Don’t forget to secure your tickets to this year’s Leadership Awards dinner at Sydney’s Swissotel.

It’s that time again.

The time that we get to sit back and marvel at the immense talent that Australian women are bringing to the table; leading with courage, creativity, innovation and empathy. And they’re doing it at a time when nothing comes easy. The past 24 months have been some of the most challenging we’ve ever known, but still we’re seeing these leaders show up, and work to build a post-pandemic world we can all be proud to live in.

This year’s awards celebrate how women have defined the year we’ve just had, and how women will take us forward into the critical decade ahead.

Below is this year’s shortlist:

Emerging Leader in the Public & University Sector:

Sera Yilmaz

Sera has been a Fairfield City Councillor since her election in 2016 at the age of 28, and served as Deputy Mayor in 2018. She is the chair of a number of committees, including the Arts and Multicultural Advisory committees.

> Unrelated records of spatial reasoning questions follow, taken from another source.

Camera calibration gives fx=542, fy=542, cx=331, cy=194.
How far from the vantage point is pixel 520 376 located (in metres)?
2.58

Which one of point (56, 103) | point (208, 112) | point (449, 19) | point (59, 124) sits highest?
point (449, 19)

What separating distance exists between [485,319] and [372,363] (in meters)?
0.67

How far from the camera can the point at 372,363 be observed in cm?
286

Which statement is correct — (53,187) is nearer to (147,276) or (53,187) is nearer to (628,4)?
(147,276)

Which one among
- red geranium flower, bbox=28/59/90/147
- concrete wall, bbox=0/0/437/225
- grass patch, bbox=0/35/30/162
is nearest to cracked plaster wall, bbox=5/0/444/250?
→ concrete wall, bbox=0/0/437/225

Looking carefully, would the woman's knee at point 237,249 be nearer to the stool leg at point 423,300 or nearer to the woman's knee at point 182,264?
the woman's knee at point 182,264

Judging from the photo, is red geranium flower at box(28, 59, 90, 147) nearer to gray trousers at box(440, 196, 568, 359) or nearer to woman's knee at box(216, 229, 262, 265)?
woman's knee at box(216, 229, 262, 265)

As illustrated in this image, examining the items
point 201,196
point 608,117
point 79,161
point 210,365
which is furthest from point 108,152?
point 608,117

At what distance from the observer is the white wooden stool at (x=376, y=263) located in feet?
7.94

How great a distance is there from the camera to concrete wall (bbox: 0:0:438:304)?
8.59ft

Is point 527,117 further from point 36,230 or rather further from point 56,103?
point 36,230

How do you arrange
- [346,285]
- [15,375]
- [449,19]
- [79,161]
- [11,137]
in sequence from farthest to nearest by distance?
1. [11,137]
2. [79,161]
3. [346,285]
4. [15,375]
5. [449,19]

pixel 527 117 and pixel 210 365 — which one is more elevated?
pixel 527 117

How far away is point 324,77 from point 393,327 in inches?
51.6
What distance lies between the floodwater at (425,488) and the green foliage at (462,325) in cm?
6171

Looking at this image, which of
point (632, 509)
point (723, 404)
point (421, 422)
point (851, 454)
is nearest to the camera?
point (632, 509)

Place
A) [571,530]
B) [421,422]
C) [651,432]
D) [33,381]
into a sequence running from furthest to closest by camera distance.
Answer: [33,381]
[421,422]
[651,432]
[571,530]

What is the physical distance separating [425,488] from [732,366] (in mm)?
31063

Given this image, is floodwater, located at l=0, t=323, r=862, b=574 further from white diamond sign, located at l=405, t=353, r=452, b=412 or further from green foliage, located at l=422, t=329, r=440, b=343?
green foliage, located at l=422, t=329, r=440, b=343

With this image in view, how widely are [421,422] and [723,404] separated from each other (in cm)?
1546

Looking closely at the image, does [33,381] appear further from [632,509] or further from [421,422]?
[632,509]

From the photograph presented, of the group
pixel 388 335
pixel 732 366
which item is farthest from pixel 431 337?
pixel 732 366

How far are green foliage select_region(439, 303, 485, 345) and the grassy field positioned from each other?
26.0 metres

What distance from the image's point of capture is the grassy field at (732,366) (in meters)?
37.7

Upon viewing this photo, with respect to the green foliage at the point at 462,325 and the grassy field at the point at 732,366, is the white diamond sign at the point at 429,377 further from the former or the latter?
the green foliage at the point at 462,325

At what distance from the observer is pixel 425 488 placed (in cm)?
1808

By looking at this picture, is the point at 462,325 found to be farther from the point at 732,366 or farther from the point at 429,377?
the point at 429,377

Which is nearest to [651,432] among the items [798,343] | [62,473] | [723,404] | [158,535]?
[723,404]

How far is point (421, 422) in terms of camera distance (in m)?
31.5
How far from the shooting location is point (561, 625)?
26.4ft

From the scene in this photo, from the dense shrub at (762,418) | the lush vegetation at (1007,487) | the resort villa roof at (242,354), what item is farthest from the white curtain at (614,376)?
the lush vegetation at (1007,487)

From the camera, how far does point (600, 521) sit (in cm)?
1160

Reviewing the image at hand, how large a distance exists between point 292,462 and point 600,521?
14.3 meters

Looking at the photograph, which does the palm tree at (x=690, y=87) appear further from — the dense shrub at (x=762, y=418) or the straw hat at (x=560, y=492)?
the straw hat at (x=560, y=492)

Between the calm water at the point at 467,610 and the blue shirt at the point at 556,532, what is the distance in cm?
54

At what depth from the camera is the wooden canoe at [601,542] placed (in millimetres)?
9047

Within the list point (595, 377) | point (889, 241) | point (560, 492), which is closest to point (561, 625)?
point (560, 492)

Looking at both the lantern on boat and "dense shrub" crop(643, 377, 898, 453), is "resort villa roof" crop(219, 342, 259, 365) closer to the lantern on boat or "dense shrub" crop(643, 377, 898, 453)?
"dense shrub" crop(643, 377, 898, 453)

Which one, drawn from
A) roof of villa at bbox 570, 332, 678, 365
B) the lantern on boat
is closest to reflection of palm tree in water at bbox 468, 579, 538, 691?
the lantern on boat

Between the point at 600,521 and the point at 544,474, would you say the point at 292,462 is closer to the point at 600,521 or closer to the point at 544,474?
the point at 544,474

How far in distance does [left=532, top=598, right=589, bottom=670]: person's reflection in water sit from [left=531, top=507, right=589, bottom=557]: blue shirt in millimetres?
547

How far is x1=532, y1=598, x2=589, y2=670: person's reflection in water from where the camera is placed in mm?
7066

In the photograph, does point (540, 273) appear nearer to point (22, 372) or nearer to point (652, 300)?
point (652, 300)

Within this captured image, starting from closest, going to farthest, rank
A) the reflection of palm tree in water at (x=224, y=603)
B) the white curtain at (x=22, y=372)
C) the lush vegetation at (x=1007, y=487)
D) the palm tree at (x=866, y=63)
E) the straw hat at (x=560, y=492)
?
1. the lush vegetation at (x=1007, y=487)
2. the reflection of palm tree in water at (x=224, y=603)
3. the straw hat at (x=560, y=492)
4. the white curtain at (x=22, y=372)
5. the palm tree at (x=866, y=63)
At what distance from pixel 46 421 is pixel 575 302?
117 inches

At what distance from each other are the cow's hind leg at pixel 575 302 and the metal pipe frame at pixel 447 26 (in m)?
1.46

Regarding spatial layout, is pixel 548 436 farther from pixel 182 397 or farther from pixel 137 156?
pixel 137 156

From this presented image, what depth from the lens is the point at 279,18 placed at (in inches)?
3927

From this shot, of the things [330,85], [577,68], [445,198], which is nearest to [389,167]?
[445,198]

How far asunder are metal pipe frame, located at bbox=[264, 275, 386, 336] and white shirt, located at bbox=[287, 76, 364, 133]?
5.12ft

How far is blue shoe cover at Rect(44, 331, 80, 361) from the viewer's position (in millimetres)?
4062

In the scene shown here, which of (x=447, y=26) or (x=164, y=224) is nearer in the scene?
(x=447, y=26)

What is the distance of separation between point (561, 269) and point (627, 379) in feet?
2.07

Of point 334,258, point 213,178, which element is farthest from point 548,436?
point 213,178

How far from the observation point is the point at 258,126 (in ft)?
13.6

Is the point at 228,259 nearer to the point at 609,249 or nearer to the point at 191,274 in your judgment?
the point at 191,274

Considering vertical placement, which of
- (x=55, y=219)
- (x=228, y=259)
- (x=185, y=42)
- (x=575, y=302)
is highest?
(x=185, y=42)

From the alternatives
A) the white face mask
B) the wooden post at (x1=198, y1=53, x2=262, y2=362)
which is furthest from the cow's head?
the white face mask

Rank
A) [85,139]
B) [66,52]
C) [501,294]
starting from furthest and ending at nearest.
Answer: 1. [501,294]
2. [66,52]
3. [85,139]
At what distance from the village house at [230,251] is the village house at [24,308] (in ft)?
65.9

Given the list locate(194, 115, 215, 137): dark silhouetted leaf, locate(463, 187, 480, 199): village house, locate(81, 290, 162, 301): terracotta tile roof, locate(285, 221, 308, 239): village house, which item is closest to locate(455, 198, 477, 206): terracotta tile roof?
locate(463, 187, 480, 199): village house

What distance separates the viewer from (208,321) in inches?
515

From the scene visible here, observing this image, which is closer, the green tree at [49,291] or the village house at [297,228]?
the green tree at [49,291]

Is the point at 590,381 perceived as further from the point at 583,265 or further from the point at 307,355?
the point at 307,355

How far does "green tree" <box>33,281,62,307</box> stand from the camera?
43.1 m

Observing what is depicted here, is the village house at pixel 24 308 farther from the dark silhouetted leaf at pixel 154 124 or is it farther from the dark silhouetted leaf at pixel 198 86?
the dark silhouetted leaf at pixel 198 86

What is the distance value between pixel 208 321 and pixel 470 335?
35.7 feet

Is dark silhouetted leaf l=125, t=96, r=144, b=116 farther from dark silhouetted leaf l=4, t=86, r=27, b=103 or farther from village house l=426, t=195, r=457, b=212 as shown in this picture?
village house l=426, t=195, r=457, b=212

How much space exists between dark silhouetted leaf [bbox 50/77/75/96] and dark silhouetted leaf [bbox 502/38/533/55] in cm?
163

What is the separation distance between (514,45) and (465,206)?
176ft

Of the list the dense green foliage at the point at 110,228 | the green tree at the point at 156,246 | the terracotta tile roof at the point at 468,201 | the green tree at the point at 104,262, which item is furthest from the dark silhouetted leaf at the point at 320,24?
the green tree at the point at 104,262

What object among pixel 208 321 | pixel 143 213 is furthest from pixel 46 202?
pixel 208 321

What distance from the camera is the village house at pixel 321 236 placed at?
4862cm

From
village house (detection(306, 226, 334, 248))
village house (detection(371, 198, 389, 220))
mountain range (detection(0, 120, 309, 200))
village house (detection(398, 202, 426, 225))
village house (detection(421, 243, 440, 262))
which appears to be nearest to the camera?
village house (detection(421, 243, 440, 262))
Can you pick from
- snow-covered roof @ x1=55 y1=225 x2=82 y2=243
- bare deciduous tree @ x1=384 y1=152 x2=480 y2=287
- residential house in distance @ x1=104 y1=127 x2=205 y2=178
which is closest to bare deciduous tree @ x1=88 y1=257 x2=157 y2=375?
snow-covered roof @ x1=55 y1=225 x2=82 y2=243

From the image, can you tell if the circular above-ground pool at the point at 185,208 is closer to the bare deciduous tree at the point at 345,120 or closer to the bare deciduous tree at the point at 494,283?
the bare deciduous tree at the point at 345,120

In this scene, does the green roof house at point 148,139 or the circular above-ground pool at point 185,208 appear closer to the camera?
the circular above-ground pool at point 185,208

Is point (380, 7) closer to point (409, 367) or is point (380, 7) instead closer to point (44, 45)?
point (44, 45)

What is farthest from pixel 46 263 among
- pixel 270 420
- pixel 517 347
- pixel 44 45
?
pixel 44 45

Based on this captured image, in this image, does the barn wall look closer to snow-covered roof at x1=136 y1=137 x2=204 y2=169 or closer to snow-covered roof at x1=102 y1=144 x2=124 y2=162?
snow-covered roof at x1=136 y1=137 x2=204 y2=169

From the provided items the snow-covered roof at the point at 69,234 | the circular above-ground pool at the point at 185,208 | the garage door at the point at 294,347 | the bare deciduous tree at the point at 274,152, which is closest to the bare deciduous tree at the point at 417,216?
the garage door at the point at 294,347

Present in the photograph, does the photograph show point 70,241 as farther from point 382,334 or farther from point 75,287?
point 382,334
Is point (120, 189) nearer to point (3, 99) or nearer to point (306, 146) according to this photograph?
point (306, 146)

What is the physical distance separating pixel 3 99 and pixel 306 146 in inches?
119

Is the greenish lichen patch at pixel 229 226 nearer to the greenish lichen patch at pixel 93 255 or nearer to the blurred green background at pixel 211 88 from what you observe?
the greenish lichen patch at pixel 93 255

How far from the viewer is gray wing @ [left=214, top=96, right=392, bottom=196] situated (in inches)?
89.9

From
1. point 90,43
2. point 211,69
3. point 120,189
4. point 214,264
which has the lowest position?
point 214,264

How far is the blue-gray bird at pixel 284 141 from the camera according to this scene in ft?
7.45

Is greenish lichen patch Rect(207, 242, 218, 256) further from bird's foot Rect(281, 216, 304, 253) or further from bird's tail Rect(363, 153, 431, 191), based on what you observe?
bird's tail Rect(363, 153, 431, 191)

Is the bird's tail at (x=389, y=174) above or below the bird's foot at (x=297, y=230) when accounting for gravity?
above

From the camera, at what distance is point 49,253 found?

Sera is currently the Secretary of the Australian Local Government Women’s Association (ALGWA) where she works with the executive to organise forums across NSW to encourage and provide opportunities for women to run for public office and is extremely passionate in increasing female representation in all levels of government. She also works as a Disability Advocate for the Royal Commission at the Multicultural Disability Advocacy Association, assisting people living with disabilities from a CALD background and is completing higher degree research relating to Australia’s temporary skilled migration program.

Jemi Jeng 

Jemi Jeng, is a Principal Advisor at the Department of Customer Service & Founder of Penny LLC. Jemi fearlessly uses her voice and influence to break the silence, fear and inaction around racism in the workplace. In July she published her first article ‘Let’s Talk About Racism at Work’ and presented on the mental health impacts of racism at the Workplace Mental Health & Wellbeing Summit in October. Jemi has been a thought leader within DCS contributing to key recruitment and D&I policies. She is a leader in the CALD ERD and works closely with the NSW Anti-Racism Taskforce to drive change across all levels of government.

Jodie Ward

Associate Professor Jodie Ward is the program Lead – National DNA Program for Unidentified and Missing Persons (Australian Federal Police). Jodie’s passion to provide answers to families with missing loved ones has led to the establishment of a new national forensic program dedicated to restoring the names and faces of our unidentified Australians. She is also translating the scientific research she conducts at Australia’s human taphonomic facility into new forensic techniques that are being used by the program to identify missing and deceased persons. Her societal impact extends to her roles as Board Member of the Missing Persons Advocacy Network, advocate for gender equity in the forensic sciences and mentor for rural/regional students aspiring to be forensic scientists.

Susana Ng

Susana has over 20 years of experience in community development, policy and leadership development. She has been nurturing a new generation of activists and community development professionals by supervising over 150 Social Work and Policy students. Susana has also developed and managed the award winning International Student Leaderships and Ambassadors Program (ISLA) since 2013. Angered by rising interpersonal and systemic racism, and the lack of safe spaces for people of colour to have a voice about racism, Susana initiated and convenes the NSW Anti-Racism Working Group which uses a collaborative impact approach to address racism.

Emerging Leader in Climate:

Xiaoqi Feng

Xiaoqi Feng is the Associate Professor in Urban Health and Environment at UNSW with her population health research enabling councils with a public health/social licence to implement urban greening strategies. Feng’s research informed the City of Sydney’s $377M strategy to plant 700 new trees annually for 10 years and reach 40% green cover by 2050. 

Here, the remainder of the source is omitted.